*Prompt*. Emit the data below verbatim, stripping out any pictures.
Begin
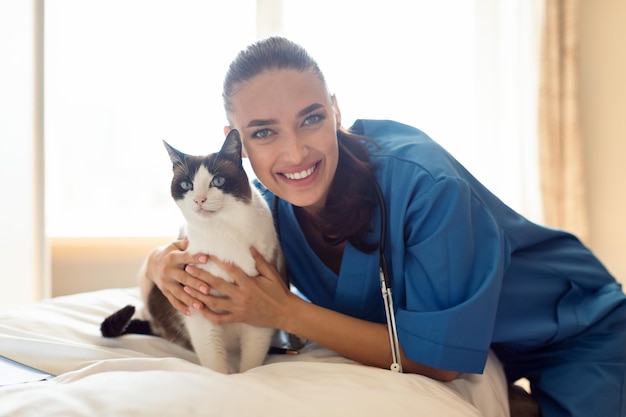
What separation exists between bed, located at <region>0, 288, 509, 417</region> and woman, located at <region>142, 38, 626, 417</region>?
0.31 ft

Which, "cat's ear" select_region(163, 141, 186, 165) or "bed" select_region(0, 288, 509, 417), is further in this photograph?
"cat's ear" select_region(163, 141, 186, 165)

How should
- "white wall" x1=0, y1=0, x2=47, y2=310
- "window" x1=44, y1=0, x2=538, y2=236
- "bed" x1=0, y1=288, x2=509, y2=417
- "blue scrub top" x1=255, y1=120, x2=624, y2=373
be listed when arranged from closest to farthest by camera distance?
"bed" x1=0, y1=288, x2=509, y2=417
"blue scrub top" x1=255, y1=120, x2=624, y2=373
"white wall" x1=0, y1=0, x2=47, y2=310
"window" x1=44, y1=0, x2=538, y2=236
End
*Worked solution*.
What separation exists between bed, located at <region>0, 288, 509, 417</region> and woman, located at <region>142, 38, 626, 417</region>?
0.31 ft

Which, "cat's ear" select_region(163, 141, 186, 165) or "bed" select_region(0, 288, 509, 417), is further in this photograph?
"cat's ear" select_region(163, 141, 186, 165)

How should
- "white wall" x1=0, y1=0, x2=47, y2=310
- "window" x1=44, y1=0, x2=538, y2=236
- "bed" x1=0, y1=288, x2=509, y2=417
- "blue scrub top" x1=255, y1=120, x2=624, y2=373
be listed when arranged from closest to farthest by camera distance?
"bed" x1=0, y1=288, x2=509, y2=417
"blue scrub top" x1=255, y1=120, x2=624, y2=373
"white wall" x1=0, y1=0, x2=47, y2=310
"window" x1=44, y1=0, x2=538, y2=236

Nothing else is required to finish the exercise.